<巨人2-0阪神>◇29日◇東京ドーム

 阪神金本知憲外野手(44)のバットから快音が鳴り続けている。3年ぶりに3試合連続のマルチ安打。通算安打を2468本に伸ばし、歴代8位長嶋茂雄にあと3と迫った。気温の上昇とともに44歳は今、絶好調モードに突入。連敗ストップへ、G倒へ、アニキのバットに続け!

 金本が打席に立てば、チャンスが生まれた。勝利への活路を切り開き続けた4打席。得点にこそ結びつかなかったが、2日続けて5番を任された鉄人が、今、打線の中心がだれであるのかをはっきりと証明した。それほど充実していた。

 「カネの状態は上がってきている」

 前日の和田監督の言葉は正しかった。相手は巨人のエース内海。第1打席、内角球を右前にはじき返した。第2打席、今度は少し真ん中よりの球を中前へ運んだ。いずれも先頭打者としてチャンスをつくった。この時点で瞬間的に打率は3割となり、10年の開幕戦以来2年ぶりに3割を超えた。右肩蕀上(きょくじょう)筋断裂という選手生命さえ危うくした大ケガから金本が復活途上にある証しだった。

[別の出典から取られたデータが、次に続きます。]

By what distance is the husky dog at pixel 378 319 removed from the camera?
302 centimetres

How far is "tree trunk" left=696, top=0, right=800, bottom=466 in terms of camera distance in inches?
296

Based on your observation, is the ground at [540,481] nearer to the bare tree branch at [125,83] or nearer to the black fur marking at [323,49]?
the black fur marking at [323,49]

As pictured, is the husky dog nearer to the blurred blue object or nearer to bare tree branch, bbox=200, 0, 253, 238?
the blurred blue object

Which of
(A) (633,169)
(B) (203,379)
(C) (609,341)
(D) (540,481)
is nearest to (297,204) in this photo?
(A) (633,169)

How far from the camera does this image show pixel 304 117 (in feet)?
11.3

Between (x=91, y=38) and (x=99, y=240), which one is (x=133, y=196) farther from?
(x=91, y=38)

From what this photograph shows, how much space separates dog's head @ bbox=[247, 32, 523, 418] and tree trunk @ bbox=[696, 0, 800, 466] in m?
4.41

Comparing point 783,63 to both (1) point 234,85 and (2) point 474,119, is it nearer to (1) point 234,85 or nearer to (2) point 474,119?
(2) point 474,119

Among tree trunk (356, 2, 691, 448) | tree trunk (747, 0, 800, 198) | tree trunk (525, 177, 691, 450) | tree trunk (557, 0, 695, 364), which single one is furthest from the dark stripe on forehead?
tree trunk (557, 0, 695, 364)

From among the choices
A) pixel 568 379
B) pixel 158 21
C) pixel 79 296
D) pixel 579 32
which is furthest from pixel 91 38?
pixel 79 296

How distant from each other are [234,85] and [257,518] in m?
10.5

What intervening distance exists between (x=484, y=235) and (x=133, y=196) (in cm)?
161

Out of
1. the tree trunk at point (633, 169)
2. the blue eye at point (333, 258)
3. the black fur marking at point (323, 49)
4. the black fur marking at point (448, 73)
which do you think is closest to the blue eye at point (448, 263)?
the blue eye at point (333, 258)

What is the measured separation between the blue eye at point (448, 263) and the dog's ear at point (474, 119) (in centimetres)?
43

 ここ4試合は連続安打。しかも3年ぶりとなる3試合連続の複数安打をマークした。ここ最近の3カードで打率はジャスト5割。安打を量産し、通算でも2468安打とし、ミスタープロ野球・長嶋茂雄氏(76=巨人軍終身名誉監督)の記録にあと3本と迫った。ただ、ヒットや打率という、目に見える数字よりも、現在の金本の状態を示す1打席があった。6回、1死一、三塁の場面で内海から選んだ四球だ。片岡打撃コーチが言った。

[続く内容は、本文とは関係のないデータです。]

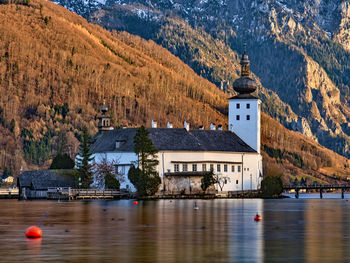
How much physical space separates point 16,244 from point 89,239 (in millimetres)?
5258

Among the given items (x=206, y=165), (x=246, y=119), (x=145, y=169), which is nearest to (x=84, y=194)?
(x=145, y=169)

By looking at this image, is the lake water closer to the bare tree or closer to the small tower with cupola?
the bare tree

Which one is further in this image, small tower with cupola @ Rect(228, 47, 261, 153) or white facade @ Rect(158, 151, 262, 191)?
small tower with cupola @ Rect(228, 47, 261, 153)

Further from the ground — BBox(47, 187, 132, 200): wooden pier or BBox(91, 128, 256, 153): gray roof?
BBox(91, 128, 256, 153): gray roof

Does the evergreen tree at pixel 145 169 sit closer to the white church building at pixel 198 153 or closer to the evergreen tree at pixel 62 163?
the white church building at pixel 198 153

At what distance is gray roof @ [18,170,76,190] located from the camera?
518ft

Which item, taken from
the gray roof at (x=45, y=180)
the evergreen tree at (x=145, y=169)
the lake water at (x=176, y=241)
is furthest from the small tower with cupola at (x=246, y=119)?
the lake water at (x=176, y=241)

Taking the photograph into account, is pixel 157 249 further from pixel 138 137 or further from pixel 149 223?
pixel 138 137

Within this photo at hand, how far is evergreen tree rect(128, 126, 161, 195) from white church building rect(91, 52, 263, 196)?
5.76 m

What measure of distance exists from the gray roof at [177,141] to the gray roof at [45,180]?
9227 millimetres

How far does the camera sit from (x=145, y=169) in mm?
148250

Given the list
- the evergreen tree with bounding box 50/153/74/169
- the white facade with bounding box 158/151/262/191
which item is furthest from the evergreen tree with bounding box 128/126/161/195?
the evergreen tree with bounding box 50/153/74/169


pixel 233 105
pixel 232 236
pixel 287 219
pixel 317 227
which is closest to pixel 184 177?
pixel 233 105

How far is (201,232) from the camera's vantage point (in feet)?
191
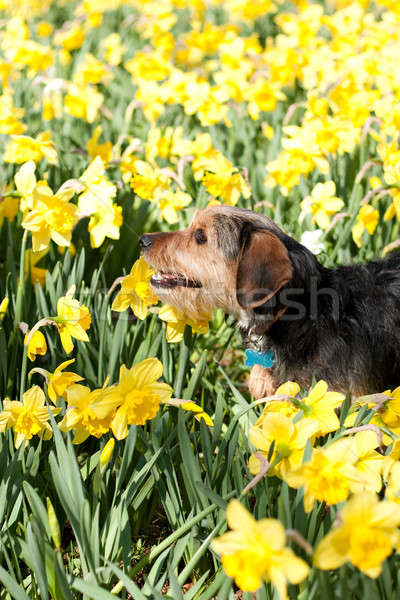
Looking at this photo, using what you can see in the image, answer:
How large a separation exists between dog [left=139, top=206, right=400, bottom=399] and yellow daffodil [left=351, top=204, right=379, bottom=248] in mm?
537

 「あの四球が状態が上がっているということではないかな。体が止まっている証拠でしょう」

 カウント2-2から相手バッテリーは外角へのフォークで誘ってきた。だが、金本はこれを平然と見送った。フルカウントからも同じ球が来たが、微動だにせず。完全に相手を威圧して一塁へと歩いた。満塁とチャンスを拡大した。

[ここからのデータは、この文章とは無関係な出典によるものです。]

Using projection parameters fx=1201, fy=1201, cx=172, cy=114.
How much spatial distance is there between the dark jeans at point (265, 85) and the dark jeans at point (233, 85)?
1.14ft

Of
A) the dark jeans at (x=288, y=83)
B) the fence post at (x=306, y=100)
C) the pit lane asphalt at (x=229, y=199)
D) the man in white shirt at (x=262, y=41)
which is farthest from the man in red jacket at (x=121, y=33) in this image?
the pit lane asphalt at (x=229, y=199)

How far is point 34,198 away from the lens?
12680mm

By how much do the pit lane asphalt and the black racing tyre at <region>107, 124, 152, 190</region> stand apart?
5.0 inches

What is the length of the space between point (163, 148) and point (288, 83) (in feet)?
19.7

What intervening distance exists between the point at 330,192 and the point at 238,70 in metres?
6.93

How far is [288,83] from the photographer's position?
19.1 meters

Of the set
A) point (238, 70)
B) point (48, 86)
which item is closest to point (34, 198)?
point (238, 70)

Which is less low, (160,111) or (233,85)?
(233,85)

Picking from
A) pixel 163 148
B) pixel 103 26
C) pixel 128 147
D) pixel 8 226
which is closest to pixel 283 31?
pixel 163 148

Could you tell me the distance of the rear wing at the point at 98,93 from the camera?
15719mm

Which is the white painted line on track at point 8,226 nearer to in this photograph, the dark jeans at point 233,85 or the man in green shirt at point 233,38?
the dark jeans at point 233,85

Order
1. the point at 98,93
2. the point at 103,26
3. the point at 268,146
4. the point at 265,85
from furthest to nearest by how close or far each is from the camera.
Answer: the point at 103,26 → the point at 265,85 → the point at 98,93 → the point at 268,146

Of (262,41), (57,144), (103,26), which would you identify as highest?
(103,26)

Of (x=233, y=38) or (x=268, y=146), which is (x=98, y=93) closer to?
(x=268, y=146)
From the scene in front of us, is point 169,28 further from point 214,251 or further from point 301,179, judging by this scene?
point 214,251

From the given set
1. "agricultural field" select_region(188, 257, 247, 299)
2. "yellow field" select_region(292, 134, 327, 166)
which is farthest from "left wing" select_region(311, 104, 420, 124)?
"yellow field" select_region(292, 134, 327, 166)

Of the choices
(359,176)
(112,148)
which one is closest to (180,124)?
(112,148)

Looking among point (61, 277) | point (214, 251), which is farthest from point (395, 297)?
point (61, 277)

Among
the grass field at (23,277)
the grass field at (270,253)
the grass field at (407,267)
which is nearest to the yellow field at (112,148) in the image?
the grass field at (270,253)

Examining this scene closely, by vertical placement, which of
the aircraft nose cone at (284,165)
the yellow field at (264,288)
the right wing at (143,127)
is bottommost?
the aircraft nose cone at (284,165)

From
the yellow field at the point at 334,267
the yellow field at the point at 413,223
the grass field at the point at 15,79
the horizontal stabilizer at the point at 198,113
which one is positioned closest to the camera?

 体だけではない。気迫もほとばしっていた。次打者城島の打球が遊撃へのゴロになると、猛然と二塁へスライディングした。結果的には併殺となったが、ユニホームの膝から下を真っ黒にした金本の姿から、勝利への執念がにじんでいた。今日こそ、勝利をたぐり寄せる。負けられない敵地での第3戦へ-。その背中が頼もしかった。【鈴木忠平】

 ▼金本の3試合連続マルチ安打は、09年4月16日中日戦~18日横浜戦以来3年ぶり。昨季4割6分7厘と打ち込んだ内海との相性の良さも健在だった。第2打席の安打で今季通算70打数21安打となり、打率3割ジャストに(第4打席で凡退し2割9分6厘に後退)。金本の打率3割台は、10年の開幕戦3月26日横浜戦で3打数1安打した3割3分3厘以来。2試合以上を消化した時点に限れば、09年5月31日日本ハム戦終了時の3割ちょうど以来だった。